El marco regulatorio fiscal para las criptomonedas está verde, lo que da lugar a interpretaciones variadas. Concretamente, ¿qué dice sobre los principales impuestos? Para responder, partimos de la conceptualización de ‘criptomoneda’, que podés saltear si querés, para ver después cómo se la aborda en la ley fiscal argentina y qué implica.

La criptografía es el desarrollo de técnicas para modificar información —mensajes o archivos, por ejemplo— con el objetivo de que no puedan ser leídos por quienes no estén autorizados a hacerlo, es decir, aquellos a quienes no se les dio el conocimiento técnico necesario. Los primeros métodos criptográficos nacieron en la Antigua Grecia para evitar que se difundieran secretos militares; en griego, de hecho, la palabra criptografía significa ‘escritura oculta’.  Así que, como vemos, el concepto no tiene nada novedoso.

Sin embargo, a medida que la tecnología fue evolucionando, los métodos criptográficos fueron cambiando y perfeccionándose hasta llegar al estudio de los algoritmos, protocolos y sistemas que se utilizan para dotar de seguridad a las comunicaciones, a la información y, entre otras cosas, a las… criptomonedas, por supuesto.

Esto lo decimos, ni más ni menos, como punto de partida para comprender qué es una cripto-moneda: grosso modo, un activo digital formado por información encriptada. 

Existen tres métodos de criptográficos: los simétricos (emplean una sola llave para cifrar información, que la comparten el emisor y el receptor); los asimétricos (utiliza dos llaves, una pública y otra privada; la primera está al alcance de todo el mundo, mientras que a la segunda la conserva solo el emisor); y luego, métodos híbridos.

Siendo un poquito más técnicos ahora, diremos que las criptomonedas son activos digitales que se producen a través de la resolución de problemas matemáticos, que basan su seguridad en el uso de la criptografía para garantizar la seguridad de las transacciones y controlar la creación de unidades infalsificables e inviolables basadas en la Blockchain

Por su parte, la tecnología Blockchain implica que las criptomonedas se construyen a partir de datos almacenados de forma virtual dentro de un sistema donde una cantidad infinita de usuarios tiene una copia actualizada  de dichos datos en su computadora. 

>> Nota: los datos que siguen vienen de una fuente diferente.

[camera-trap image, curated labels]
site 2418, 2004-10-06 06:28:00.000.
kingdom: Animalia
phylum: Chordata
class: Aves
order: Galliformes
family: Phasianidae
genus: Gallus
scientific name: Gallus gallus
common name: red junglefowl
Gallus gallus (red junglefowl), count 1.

Se suele explicar este concepto como un libro de contabilidad digital, cuyas hojas o registros individuales de información (los famosos bloques) forman el libro (la cadena de bloques), una vez que obtienen la aprobación del resto de los usuarios del sistema. Y cada bloque nuevo tiene una identificación numérica, equivalente a una firma digital, que lo hace correlativo al bloque anterior, con el cual debe coincidir exactamente.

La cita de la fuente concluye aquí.